J Am Soc Nephrol. 2004 Apr;15(4):958-66. doi: 10.1097/01.asn.0000117774.83396.e9.
Atherosclerotic renovascular disease (RVD) amplifies damage in a stenotic kidney by inducing pro-inflammatory mechanisms and disrupting tissue remodeling. Oxidative stress is increased in RVD, but its direct contribution to renal injury has not been fully established. The authors hypothesized that chronic antioxidant intervention in RVD would improve renal function and attenuate tissue injury. Single-kidney hemodynamics and function at baseline and during vasoactive challenge were quantified using electron-beam computed tomography in pigs after 12 wk of experimental RVD (simulated by concurrent hypercholesterolemia and renal artery stenosis, n = 7), RVD daily supplemented with antioxidant vitamins C (1 g), and E (100 IU/kg) (RVD+Vitamins, n = 7), or controls (normal, n = 7). Renal tissue was studied ex vivo using Western blot analysis and immunohistochemistry. Basal renal blood flow (RBF) and glomerular filtration rate (GFR) were similarly decreased in the stenotic kidney of both RVD groups. RBF and GFR response to acetylcholine was blunted in RVD, but significantly improved in RVD+Vitamins (P < 0.05 versus RVD). RVD+Vitamins also showed increased renal expression of endothelial nitric oxide synthase (eNOS) and decreased expression of NAD(P)H-oxidase, nitrotyrosine, inducible-NOS, and NF-kappaB, suggesting decreased superoxide abundance and inflammation.
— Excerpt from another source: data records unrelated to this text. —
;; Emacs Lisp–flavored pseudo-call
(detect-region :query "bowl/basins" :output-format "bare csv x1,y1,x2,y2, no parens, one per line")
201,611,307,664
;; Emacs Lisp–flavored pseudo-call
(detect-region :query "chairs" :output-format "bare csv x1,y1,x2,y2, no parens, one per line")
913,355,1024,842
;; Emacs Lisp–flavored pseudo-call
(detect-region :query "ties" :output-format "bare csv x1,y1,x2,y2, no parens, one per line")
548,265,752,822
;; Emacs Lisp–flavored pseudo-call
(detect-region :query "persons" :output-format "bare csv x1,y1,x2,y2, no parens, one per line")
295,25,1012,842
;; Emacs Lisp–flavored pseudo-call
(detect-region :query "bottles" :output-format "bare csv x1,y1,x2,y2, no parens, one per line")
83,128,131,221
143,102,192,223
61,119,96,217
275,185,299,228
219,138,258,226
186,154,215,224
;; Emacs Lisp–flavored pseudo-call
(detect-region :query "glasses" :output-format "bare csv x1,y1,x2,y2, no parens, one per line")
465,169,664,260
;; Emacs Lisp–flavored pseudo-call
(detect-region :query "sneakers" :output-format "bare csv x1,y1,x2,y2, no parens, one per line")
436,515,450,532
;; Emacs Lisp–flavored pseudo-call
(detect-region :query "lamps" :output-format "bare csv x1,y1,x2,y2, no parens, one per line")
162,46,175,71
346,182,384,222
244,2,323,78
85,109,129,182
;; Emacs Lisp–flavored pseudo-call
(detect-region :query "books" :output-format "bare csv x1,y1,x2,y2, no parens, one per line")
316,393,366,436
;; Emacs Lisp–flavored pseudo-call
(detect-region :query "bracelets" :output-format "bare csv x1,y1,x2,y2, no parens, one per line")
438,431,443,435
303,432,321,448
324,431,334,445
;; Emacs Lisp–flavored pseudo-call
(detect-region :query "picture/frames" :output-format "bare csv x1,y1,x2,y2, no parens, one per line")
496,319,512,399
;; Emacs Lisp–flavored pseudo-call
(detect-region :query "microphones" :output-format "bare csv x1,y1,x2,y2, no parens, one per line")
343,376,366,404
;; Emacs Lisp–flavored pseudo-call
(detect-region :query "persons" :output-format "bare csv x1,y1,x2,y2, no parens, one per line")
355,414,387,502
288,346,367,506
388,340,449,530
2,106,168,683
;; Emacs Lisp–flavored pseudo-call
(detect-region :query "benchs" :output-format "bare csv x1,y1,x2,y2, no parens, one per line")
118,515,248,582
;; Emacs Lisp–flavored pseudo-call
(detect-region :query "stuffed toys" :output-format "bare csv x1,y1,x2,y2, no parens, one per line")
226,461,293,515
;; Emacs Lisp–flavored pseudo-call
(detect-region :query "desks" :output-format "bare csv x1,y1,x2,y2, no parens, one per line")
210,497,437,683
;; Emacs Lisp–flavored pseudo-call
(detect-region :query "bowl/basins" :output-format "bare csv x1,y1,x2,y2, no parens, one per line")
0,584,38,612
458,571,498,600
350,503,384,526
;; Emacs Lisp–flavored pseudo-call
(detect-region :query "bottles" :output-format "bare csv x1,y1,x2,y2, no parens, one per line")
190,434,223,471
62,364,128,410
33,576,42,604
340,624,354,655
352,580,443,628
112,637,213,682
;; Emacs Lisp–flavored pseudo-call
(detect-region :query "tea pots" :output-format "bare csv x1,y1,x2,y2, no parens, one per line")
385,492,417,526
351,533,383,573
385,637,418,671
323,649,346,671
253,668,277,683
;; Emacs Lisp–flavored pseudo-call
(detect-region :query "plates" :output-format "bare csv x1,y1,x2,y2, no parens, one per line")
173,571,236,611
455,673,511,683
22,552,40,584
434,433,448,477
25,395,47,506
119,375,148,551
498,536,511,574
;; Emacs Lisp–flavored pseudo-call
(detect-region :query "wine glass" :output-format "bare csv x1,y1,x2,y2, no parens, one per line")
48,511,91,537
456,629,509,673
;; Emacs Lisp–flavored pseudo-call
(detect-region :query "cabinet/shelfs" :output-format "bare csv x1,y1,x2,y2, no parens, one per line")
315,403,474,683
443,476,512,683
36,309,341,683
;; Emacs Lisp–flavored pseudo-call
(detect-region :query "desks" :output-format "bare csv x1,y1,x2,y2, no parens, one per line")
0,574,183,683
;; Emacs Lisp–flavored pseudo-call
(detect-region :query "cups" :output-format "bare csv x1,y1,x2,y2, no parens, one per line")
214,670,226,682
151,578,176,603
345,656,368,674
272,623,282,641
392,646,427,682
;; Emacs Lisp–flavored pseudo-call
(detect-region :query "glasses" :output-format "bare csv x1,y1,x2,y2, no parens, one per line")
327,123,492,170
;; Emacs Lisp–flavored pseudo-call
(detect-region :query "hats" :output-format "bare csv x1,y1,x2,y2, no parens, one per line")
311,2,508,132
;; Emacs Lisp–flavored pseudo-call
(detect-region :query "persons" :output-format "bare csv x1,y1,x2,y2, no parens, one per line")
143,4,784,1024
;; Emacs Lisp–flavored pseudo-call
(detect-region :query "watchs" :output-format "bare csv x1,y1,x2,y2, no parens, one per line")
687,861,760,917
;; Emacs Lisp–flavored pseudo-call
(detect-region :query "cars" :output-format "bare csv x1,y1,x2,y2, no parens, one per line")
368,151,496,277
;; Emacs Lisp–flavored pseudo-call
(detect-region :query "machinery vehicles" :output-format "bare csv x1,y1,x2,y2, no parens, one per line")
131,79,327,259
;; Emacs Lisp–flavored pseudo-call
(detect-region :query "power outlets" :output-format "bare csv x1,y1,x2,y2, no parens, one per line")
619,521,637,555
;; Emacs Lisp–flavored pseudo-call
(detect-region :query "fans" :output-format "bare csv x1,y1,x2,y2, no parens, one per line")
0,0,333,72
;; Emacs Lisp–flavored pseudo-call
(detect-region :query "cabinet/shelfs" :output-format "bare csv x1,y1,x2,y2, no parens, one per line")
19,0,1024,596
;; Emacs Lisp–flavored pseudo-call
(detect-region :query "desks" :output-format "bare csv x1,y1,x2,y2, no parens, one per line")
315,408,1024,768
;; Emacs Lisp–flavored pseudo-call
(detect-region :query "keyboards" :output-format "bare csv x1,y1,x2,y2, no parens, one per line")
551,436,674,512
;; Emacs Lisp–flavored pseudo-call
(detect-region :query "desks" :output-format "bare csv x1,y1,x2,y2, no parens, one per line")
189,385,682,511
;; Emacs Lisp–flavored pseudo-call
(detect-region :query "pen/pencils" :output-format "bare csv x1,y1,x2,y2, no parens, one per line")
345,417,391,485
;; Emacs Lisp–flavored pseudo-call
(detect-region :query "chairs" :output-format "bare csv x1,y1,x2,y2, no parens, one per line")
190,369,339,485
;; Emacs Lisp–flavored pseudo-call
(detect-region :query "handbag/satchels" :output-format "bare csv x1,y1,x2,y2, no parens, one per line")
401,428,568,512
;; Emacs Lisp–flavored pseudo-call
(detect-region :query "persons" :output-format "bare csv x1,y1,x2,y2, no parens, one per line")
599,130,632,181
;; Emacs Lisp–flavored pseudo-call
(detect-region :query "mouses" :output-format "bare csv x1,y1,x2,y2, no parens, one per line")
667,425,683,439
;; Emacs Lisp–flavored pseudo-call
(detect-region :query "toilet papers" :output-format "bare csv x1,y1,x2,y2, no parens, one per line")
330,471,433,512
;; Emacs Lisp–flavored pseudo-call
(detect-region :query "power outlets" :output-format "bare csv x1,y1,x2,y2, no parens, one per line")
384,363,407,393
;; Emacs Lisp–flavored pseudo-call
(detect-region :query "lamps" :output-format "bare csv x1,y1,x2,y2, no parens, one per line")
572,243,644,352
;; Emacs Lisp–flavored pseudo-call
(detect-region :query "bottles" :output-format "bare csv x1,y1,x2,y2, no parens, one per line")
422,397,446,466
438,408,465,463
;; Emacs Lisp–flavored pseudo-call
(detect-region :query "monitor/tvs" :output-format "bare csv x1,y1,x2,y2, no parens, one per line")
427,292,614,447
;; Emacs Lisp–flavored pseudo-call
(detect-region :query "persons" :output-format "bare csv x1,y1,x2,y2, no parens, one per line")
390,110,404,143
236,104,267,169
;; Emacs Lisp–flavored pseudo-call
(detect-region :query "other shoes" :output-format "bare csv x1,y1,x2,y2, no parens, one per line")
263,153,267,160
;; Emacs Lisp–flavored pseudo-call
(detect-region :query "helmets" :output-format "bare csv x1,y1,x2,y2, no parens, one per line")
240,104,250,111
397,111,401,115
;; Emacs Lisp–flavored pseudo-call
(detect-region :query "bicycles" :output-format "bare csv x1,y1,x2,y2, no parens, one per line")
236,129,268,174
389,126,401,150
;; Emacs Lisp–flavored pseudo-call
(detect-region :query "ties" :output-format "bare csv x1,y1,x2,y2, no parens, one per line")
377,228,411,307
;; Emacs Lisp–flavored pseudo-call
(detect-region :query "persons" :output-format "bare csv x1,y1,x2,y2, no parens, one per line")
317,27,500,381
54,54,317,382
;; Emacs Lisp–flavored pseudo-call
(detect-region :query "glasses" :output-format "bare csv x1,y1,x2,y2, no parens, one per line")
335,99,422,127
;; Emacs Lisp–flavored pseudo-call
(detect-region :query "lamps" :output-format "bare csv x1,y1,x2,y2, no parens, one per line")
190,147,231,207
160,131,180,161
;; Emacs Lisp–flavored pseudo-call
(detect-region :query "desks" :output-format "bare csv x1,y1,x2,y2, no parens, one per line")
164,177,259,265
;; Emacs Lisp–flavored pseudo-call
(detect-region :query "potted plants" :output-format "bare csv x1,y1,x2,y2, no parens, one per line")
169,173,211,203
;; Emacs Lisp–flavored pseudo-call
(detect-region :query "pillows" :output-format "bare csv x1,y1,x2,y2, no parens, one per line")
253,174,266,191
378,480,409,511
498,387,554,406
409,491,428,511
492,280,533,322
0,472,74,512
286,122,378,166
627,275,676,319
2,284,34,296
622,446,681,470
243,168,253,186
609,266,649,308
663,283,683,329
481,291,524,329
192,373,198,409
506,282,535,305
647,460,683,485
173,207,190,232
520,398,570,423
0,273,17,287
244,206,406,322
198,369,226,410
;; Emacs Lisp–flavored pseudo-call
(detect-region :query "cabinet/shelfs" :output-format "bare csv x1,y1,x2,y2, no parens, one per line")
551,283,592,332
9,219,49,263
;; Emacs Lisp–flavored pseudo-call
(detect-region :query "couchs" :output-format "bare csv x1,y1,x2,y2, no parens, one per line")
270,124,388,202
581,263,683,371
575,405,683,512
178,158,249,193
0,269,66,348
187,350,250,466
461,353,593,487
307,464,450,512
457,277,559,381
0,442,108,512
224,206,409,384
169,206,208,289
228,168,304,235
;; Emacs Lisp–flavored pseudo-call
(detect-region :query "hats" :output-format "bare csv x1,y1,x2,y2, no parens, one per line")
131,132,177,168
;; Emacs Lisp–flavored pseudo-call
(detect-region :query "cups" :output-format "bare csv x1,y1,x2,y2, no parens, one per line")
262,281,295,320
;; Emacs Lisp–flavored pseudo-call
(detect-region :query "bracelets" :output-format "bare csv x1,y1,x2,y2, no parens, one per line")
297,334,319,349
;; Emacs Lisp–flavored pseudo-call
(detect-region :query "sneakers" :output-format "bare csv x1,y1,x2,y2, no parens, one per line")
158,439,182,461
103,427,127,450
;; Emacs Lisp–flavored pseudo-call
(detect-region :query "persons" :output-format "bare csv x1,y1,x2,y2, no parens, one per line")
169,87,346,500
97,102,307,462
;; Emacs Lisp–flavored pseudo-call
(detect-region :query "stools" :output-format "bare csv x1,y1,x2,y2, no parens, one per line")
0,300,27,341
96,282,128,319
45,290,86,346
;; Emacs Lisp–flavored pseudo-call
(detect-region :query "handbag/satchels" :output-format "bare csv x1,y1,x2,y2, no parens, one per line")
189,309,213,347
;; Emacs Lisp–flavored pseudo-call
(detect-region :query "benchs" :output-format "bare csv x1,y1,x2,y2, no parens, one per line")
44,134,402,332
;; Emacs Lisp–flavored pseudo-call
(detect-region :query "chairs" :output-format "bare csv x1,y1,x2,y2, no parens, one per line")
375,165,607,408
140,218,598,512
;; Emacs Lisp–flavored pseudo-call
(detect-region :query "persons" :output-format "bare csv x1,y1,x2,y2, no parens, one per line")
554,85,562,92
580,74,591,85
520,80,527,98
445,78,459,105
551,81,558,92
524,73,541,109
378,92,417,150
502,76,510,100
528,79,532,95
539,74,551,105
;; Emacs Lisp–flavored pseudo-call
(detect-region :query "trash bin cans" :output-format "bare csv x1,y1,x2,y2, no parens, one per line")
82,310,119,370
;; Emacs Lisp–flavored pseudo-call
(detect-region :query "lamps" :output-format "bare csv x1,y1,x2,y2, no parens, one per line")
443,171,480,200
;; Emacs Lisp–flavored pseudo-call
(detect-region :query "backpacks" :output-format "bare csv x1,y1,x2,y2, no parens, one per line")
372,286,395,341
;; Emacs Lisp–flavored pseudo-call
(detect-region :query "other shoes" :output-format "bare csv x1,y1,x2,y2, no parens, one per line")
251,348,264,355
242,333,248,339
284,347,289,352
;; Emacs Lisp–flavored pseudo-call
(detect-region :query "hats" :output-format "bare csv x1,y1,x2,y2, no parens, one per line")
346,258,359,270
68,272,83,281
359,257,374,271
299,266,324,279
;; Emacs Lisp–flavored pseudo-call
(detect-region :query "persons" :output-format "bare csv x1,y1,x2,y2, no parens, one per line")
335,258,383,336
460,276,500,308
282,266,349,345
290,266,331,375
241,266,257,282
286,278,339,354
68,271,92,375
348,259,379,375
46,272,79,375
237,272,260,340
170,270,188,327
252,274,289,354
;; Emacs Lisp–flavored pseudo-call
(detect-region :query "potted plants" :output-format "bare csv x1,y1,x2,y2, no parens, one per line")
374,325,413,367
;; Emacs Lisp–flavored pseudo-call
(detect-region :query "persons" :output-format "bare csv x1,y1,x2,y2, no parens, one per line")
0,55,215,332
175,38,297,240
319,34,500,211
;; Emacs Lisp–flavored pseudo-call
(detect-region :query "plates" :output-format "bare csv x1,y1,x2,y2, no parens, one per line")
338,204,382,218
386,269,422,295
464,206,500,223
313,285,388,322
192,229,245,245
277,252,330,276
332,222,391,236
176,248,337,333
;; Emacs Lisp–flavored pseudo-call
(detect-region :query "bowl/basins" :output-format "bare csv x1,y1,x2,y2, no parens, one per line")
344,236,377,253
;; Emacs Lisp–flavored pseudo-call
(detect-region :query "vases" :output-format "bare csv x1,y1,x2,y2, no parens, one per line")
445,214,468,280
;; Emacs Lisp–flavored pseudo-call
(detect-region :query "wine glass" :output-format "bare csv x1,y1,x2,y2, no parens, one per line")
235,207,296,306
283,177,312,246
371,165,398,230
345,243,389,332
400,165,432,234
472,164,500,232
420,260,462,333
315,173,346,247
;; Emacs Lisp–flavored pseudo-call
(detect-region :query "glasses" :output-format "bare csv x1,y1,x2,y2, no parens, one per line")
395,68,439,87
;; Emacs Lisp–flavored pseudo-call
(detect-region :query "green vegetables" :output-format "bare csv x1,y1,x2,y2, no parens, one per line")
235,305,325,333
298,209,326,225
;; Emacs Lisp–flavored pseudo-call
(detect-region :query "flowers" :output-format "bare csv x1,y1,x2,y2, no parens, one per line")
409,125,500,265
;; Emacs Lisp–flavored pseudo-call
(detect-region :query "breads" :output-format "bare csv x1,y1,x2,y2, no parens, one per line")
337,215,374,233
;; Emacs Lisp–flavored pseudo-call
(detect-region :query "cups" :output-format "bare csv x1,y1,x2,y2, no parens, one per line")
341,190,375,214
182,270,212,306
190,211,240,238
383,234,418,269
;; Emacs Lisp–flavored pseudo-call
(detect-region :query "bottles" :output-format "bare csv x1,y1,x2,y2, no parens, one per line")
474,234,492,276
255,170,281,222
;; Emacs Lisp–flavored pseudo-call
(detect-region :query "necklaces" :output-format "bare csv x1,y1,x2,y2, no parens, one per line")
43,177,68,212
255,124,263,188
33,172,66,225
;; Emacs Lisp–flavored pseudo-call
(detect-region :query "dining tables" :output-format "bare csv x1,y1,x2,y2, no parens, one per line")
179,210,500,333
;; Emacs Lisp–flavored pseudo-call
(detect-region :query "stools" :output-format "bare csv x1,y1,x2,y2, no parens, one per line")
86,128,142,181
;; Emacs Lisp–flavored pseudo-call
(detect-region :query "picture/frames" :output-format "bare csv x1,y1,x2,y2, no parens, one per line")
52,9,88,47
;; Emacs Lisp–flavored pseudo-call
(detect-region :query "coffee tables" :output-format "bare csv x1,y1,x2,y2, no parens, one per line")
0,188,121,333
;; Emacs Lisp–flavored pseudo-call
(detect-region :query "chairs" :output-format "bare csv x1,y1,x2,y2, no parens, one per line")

Furthermore, decreased expression of pro-fibrotic factors in RVD+Vitamins was accompanied by augmented expression of extracellular (matrix metalloproteinase-2) and intracellular (ubiquitin) protein degradation systems, resulting in significantly attenuated glomerulosclerosis and renal fibrosis. In conclusion, chronic antioxidant intervention in early experimental RVD improved renal functional responses, enhanced tissue remodeling, and decreased structural injury. This study supports critical pathogenic contribution of increased oxidative stress to renal injury and scarring in RVD and suggests a role for antioxidant strategies in preserving the atherosclerotic and ischemic kidney.
动脉粥样硬化性肾血管疾病(RVD)通过诱导促炎机制和破坏组织重塑,加剧狭窄肾脏的损伤。RVD中氧化应激增加,但其对肾损伤的直接作用尚未完全明确。作者推测,对RVD进行慢性抗氧化干预可改善肾功能并减轻组织损伤。在实验性RVD(通过同时存在的高胆固醇血症和肾动脉狭窄模拟,n = 7)、每日补充抗氧化维生素C(1 g)和维生素E(100 IU/kg)的RVD(RVD+维生素组,n = 7)或对照组(正常组,n = 7)的猪中,在12周后,使用电子束计算机断层扫描对基线和血管活性刺激期间的单肾血流动力学和功能进行定量分析。使用蛋白质印迹分析和免疫组织化学对肾组织进行离体研究。两个RVD组狭窄肾脏的基础肾血流量(RBF)和肾小球滤过率(GFR)均同样降低。RVD组中RBF和GFR对乙酰胆碱的反应减弱,但在RVD+维生素组中显著改善(与RVD组相比,P < 0.05)。RVD+维生素组还显示肾内皮型一氧化氮合酶(eNOS)表达增加,而烟酰胺腺嘌呤二核苷酸磷酸(NAD(P)H)氧化酶、硝基酪氨酸、诱导型一氧化氮合酶和核因子κB的表达降低,提示超氧化物丰度和炎症减少。此外,RVD+维生素组中促纤维化因子表达降低,同时细胞外(基质金属蛋白酶-2)和细胞内(泛素)蛋白质降解系统表达增加,导致肾小球硬化和肾纤维化显著减轻。总之,在早期实验性RVD中进行慢性抗氧化干预可改善肾功能反应,增强组织重塑,并减少结构损伤。本研究支持氧化应激增加对RVD中肾损伤和瘢痕形成的关键致病作用,并提示抗氧化策略在保护动脉粥样硬化和缺血性肾脏方面的作用。